(Scene-based spatial questions)

================

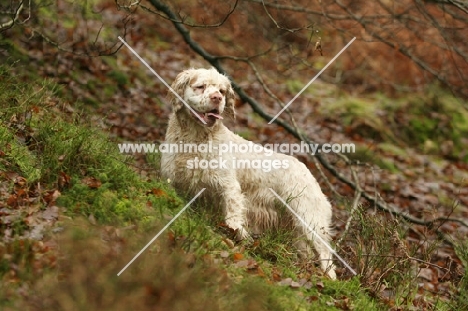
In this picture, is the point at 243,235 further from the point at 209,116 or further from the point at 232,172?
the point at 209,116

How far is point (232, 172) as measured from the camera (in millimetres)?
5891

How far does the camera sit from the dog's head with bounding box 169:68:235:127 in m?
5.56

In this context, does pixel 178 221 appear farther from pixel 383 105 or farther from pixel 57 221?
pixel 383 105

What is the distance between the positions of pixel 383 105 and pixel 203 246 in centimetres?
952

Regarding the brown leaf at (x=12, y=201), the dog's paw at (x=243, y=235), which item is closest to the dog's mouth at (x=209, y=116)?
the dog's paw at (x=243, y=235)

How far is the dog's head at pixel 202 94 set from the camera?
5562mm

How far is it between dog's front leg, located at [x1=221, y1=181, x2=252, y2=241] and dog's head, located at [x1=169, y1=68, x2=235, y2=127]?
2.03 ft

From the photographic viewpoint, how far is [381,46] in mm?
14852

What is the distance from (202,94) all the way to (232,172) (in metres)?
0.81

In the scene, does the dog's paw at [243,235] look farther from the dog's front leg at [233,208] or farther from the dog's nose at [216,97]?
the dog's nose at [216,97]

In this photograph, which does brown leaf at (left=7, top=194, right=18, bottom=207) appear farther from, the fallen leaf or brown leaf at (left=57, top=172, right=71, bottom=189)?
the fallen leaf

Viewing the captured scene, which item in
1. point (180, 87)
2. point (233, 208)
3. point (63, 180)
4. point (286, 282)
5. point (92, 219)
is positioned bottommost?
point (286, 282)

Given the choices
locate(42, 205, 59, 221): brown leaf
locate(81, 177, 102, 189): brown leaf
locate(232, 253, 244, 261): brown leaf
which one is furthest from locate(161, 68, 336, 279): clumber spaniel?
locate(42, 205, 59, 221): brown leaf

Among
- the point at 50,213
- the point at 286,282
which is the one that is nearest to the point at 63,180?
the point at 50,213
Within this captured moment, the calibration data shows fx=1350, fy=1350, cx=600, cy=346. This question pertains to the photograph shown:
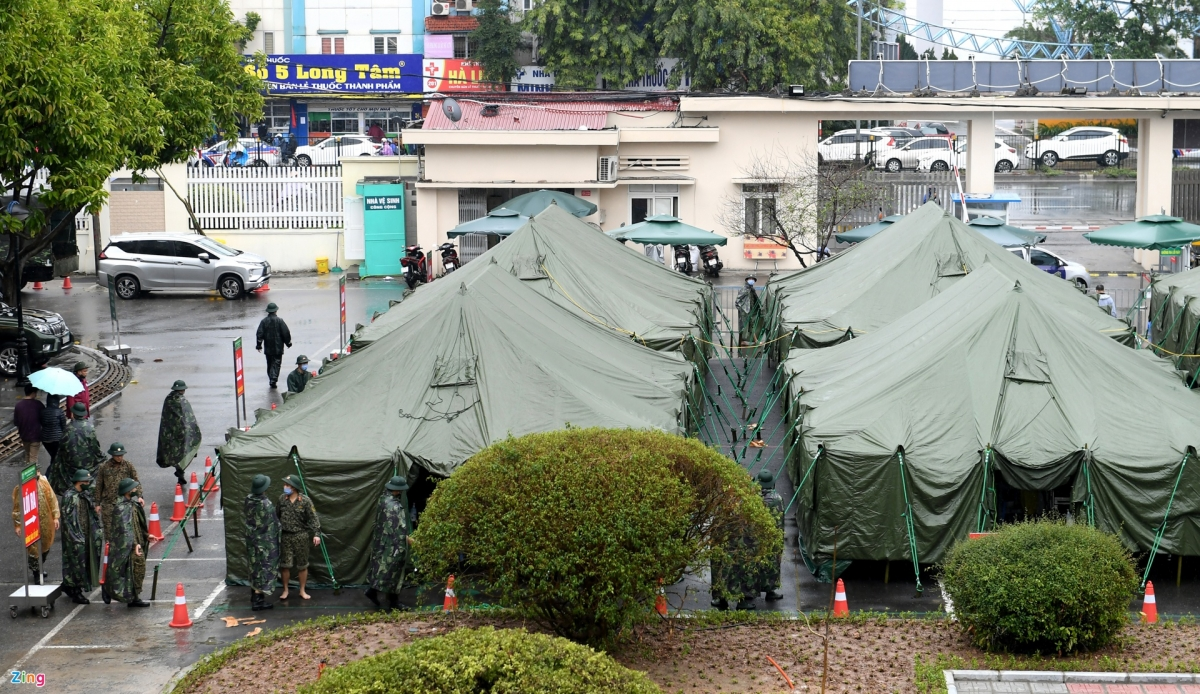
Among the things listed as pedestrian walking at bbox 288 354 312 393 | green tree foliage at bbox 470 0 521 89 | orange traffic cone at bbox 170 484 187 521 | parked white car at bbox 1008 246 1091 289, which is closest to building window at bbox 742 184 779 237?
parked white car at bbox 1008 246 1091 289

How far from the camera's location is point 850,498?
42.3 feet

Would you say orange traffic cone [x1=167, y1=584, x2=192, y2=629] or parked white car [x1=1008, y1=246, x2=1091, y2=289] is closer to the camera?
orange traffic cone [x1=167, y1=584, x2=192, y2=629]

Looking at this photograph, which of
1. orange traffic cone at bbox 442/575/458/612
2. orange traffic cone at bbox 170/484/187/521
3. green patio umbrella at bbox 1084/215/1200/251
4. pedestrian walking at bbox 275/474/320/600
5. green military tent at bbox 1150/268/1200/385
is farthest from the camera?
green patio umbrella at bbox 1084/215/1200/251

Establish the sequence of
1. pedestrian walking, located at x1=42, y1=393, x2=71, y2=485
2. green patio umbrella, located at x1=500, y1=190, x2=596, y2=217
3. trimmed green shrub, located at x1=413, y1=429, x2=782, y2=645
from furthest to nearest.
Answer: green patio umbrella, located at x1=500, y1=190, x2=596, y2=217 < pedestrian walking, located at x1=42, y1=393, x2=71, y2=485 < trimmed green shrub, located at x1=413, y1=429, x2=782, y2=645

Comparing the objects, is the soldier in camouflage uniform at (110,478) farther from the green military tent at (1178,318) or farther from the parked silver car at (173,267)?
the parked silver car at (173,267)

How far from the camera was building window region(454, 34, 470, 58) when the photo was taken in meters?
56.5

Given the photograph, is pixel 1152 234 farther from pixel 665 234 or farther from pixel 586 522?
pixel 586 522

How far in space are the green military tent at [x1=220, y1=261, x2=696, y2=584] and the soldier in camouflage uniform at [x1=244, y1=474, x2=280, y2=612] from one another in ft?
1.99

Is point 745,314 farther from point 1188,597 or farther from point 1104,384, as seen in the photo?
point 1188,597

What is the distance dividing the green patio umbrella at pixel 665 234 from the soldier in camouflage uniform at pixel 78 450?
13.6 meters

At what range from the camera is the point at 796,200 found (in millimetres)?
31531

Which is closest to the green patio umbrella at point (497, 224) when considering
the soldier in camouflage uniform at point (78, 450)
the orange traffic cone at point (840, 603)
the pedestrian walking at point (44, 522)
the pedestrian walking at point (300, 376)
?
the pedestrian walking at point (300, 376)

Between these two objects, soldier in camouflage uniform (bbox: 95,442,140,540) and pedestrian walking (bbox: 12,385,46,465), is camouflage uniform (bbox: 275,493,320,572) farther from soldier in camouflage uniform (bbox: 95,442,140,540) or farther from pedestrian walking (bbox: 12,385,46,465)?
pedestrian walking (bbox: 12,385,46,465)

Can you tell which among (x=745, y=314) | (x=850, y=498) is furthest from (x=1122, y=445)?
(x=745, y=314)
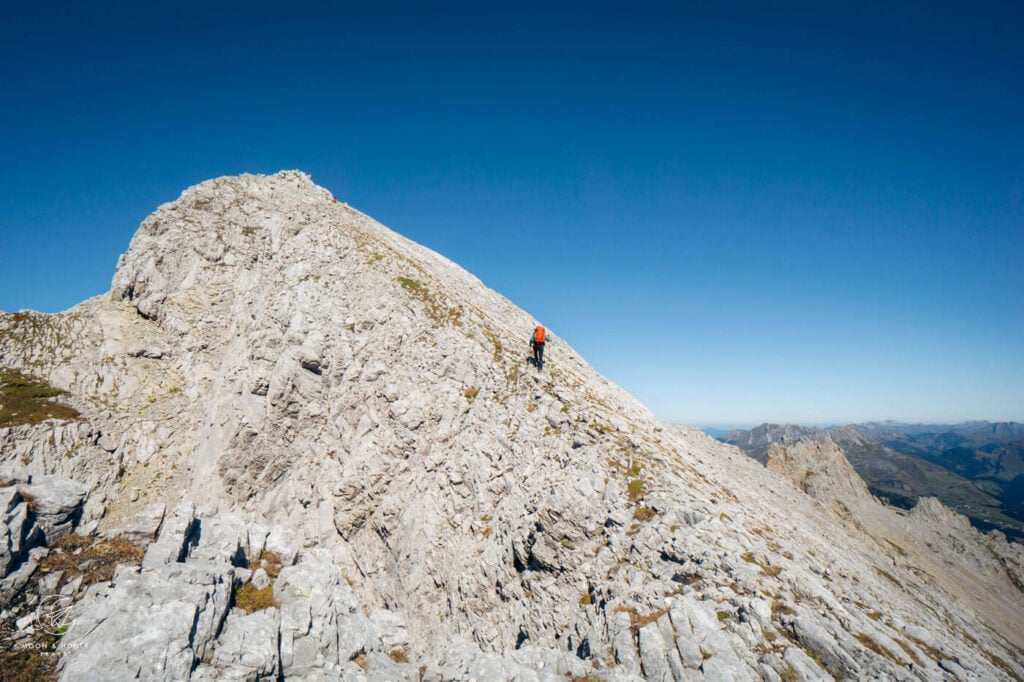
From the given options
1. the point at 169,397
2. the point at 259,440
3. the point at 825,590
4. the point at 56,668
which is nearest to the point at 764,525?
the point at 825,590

================

WHAT TO WORK ON = The required output is the lines from the one containing "At what range" through the end of the records above, reproduced exactly, with no pictures.

ANSWER TO THIS PROBLEM =
At what range from the camera is the point at 796,200 found (in millimetres)?
31531

Which is closest to the green patio umbrella at point (497, 224) when considering
the soldier in camouflage uniform at point (78, 450)
the orange traffic cone at point (840, 603)
the pedestrian walking at point (44, 522)
the pedestrian walking at point (300, 376)
?
the pedestrian walking at point (300, 376)

Between these two objects, soldier in camouflage uniform (bbox: 95,442,140,540) and pedestrian walking (bbox: 12,385,46,465), is camouflage uniform (bbox: 275,493,320,572) farther from soldier in camouflage uniform (bbox: 95,442,140,540) or farther from pedestrian walking (bbox: 12,385,46,465)?
pedestrian walking (bbox: 12,385,46,465)

Can you tell which among (x=745, y=314) | (x=850, y=498) is furthest from (x=1122, y=445)?
(x=745, y=314)
From the given options
1. the point at 169,397
2. the point at 259,440
3. the point at 825,590
4. the point at 56,668
which is nearest to the point at 764,525?
the point at 825,590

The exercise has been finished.